Three Phase to Single Phase

Talk Electrician Forum

Help Support Talk Electrician Forum:

This site may earn a commission from merchant affiliate links, including eBay, Amazon, and others.

Dairyspark

Member
Joined
Jul 6, 2012
Messages
380
Reaction score
29
Location
South Ayrshire, Scotland
Hi everyone, wee question for you. my latest job entails converting a pub attached to a hotel into a beauty salon, the supply for the pub is fed from the hotel by the means of a 4 core swa which was fed 3 fuses which have now been removed and the cable rerouted. now my question is, as I only need one phase and neutral, can I terminate the cable into a box with an 4 pole isolator and take off my single phase tail from one of the phases?

kindest regards

Bobby

 
You say the fuses have been removed and the cable rerouted, so if it isn't connected to anything why connect it back up the 3 phase if you want single phase?

will what at a glance looks like 25mm cables doubled up fit into DP isolator?


Depends on the size of the terminals, but that's the wrong way to do it anyway. I would possibly double up on cores, but all depends on whether you need to or not. I'd keep it as 3 phase anyway for future use, also means you don't need to double up any cores and will have plenty of capacity.

 
Three phase is a great thing to have. I wouldn't be too quick to do away with it. Can you not just put in a 3 phase distribution board.

 
You need to think this one  through properly, it may start as a hairdressing salon but how long before they add a few sunbeds or something else? Also if the supply was 3 phase before then making it potentially a high load single phase you may severely imbalance the load on the main supply to the hotel. With 3 phase there is more scope for expansion later, think of it as future proofing the install.

Last year we did some work on a church, the sub board was single phase and way too small for what they were adding, the main contractor had been let down by the original spark, after the quote had been done and with what had been spec'd it just wasn't going to happen. Anyway by making the new board 3 phase, we were still able to utilise the new cable that had been bought (6mm swa) but we were able to run everything that was required.

 It was either a case of the other spark hadn't a clue or he'd really messed up his calculations, either way the new load was not going on a 6mm single phase supply.

Personally I think you'd be nuts to sacrifice a perfectly good 3 phase in favour of a single phase supply. 

 
The cable has only been rerouted at the user side, the hotel side is still configured for 3ph, I did suggest to the owner about keeping it 3 phase but he isn't caring about who moves into the place his exact words were "thats their problem not mine" 

 
I did suggest to the owner about keeping it 3 phase but he isn't caring about who moves into the place his exact words were "thats their problem not mine"

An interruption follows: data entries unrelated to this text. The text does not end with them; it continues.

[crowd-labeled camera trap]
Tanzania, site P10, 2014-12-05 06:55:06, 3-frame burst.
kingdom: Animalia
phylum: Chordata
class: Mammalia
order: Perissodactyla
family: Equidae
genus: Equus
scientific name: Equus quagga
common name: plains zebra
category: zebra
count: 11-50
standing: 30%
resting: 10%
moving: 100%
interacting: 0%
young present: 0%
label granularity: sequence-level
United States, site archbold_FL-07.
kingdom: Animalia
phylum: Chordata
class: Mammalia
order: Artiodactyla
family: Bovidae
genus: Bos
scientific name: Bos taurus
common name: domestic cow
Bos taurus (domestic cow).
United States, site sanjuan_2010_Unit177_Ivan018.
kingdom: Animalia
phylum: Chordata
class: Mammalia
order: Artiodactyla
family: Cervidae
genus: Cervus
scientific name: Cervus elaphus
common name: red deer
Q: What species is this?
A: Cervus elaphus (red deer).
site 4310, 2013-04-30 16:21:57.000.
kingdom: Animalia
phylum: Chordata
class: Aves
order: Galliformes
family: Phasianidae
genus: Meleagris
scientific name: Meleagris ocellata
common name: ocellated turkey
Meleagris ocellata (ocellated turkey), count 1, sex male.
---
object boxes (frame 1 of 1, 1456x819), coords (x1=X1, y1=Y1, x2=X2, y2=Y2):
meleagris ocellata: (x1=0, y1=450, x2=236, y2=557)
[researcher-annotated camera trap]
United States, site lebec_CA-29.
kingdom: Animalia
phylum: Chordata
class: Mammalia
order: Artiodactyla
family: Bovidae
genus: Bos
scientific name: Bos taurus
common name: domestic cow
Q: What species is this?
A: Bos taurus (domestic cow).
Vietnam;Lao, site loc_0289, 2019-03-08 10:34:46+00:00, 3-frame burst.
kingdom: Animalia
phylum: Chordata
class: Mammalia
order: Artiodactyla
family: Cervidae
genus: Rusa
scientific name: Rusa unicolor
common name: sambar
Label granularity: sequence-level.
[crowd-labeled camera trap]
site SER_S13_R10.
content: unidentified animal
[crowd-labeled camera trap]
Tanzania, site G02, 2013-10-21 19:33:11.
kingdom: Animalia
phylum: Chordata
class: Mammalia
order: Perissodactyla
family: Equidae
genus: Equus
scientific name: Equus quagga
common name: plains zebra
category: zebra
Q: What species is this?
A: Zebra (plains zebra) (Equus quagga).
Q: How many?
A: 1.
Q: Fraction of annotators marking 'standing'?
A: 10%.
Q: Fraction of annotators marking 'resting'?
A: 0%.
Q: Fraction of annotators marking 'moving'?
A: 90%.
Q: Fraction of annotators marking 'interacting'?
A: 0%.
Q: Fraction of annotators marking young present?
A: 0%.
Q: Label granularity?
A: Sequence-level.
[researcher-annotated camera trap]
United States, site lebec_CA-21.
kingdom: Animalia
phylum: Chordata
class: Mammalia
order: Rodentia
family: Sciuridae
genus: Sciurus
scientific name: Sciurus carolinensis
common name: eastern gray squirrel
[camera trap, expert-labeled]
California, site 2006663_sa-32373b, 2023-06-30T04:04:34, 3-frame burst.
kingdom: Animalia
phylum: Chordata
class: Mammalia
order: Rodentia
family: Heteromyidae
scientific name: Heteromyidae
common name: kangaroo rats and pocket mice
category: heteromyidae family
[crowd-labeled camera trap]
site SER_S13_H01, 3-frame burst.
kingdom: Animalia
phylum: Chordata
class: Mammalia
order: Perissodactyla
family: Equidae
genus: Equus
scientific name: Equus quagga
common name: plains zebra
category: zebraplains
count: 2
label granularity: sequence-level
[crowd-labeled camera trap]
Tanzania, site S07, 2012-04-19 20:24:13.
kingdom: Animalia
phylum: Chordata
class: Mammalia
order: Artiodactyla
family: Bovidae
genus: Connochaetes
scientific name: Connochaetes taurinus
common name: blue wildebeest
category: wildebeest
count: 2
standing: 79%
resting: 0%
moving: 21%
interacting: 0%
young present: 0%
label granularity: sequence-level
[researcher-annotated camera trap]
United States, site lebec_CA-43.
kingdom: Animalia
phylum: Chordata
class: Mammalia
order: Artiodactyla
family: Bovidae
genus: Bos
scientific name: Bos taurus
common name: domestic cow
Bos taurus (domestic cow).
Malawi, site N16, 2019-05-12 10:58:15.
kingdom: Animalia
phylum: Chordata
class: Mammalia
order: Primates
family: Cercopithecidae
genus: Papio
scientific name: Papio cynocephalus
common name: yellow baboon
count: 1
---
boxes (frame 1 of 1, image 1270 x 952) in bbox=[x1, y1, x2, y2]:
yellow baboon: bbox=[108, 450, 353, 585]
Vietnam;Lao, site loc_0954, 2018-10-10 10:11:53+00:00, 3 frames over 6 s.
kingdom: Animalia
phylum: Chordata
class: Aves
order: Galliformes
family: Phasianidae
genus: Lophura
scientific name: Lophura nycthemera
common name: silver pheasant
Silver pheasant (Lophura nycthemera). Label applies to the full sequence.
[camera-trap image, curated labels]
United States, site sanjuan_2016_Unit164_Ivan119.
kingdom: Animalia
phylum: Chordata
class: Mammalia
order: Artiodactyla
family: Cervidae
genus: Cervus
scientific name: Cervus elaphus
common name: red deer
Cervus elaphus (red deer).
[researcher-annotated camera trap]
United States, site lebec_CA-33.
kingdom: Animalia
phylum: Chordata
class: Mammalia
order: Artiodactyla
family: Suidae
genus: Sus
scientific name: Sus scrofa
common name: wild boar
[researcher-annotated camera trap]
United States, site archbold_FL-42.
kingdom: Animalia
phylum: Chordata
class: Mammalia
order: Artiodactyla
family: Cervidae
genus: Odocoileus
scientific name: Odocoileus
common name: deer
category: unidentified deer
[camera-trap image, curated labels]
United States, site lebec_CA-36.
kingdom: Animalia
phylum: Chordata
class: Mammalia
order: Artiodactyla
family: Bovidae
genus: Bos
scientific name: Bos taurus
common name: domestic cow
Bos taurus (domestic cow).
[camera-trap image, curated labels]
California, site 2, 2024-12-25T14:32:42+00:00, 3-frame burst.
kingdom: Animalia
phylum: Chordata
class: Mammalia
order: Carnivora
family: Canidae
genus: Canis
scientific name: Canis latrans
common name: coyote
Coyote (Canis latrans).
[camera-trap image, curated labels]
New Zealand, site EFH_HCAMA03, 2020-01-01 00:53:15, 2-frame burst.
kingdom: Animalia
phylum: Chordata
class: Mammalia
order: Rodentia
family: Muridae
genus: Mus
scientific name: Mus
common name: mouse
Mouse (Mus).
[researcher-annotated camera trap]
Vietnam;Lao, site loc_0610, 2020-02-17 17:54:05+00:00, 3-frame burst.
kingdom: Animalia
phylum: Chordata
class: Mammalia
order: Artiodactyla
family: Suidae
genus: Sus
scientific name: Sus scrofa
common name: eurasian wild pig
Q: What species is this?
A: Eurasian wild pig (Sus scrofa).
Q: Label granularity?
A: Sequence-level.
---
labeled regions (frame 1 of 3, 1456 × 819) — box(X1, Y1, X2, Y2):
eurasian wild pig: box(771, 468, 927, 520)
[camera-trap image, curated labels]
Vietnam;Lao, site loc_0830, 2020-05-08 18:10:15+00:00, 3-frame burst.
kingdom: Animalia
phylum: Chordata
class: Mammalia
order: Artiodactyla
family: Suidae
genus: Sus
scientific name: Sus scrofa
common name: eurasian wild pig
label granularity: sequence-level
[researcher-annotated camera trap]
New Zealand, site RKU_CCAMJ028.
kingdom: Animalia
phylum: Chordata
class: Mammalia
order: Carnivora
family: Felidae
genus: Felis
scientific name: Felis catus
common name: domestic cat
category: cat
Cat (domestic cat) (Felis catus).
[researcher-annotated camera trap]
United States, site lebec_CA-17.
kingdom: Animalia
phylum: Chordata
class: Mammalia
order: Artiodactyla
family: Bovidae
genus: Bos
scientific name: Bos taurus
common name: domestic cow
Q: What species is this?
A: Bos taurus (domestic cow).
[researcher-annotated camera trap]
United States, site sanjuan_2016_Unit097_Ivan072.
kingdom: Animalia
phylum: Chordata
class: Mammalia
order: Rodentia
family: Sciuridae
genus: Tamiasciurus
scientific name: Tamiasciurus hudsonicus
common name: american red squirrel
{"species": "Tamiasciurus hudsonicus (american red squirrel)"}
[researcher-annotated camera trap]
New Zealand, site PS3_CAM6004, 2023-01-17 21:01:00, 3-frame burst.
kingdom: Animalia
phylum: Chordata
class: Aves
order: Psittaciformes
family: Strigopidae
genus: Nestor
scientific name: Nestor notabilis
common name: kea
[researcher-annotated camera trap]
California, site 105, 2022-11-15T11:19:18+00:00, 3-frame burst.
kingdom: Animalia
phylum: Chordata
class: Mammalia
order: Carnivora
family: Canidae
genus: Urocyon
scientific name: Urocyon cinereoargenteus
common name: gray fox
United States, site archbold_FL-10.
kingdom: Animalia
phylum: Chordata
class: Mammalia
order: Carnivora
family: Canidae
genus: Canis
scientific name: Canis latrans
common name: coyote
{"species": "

So if he is doing the electrical design then why not ask him what you should do with the isolator and tap off?

 
The cable has only been rerouted at the user side, the hotel side is still configured for 3ph, I did suggest to the owner about keeping it 3 phase but he isn't caring about who moves into the place his exact words were "thats their problem not mine" 
It'll be his problem if the hotel becomes unbalanced and he loses a phase in the hotel.

 
It'll be his problem if the hotel becomes unbalanced and he loses a phase in the hotel.
Exactly what I was getting at, trouble is some people don't care, until it causes problems.

No he isn't designing the installation, I've suggested that he keep it three phase but he doesn't want too, so I'm trying to think of future proofing solutions
I would politely suggest that he leaves it up to you, you are the electrician and therefore the expert, how would he feel if you started telling him how to run his hotel?

 
The cable has only been rerouted at the user side, the hotel side is still configured for 3ph, I did suggest to the owner about keeping it 3 phase but he isn't caring about who moves into the place his exact words were "thats their problem not mine" 
it will be his problem whan his bills go up for being out of balance. I don't know exactly how it works, but an out of balance supply can incurr higher charges, hence the specialist companies who install Power Fcator Correction.

 
it will be his problem whan his bills go up for being out of balance. I don't know exactly how it works, but an out of balance supply can incurr higher charges, hence the specialist companies who install Power Fcator Correction.


You're not usually charged for a supply being out of balance. 

You are correct in that you will incur charges if you're network has a leading or lagging powerfactor out of the DNO's tolerated bands. 

 
it will be his problem whan his bills go up for being out of balance. I don't know exactly how it works, but an out of balance supply can incurr higher charges, hence the specialist companies who install Power Fcator Correction.


PF correction has nothing to do with phase balance. you could have all 3 perfectly balanced but a PF of 0.5. or you could have 80a on L1&L2 with 5a on L3 and PF of 0.98

 
From what I can see the costs would be negligible as the supply is already in. I don;t understand why you wouldn't just stick a 3 phase board on the end of it.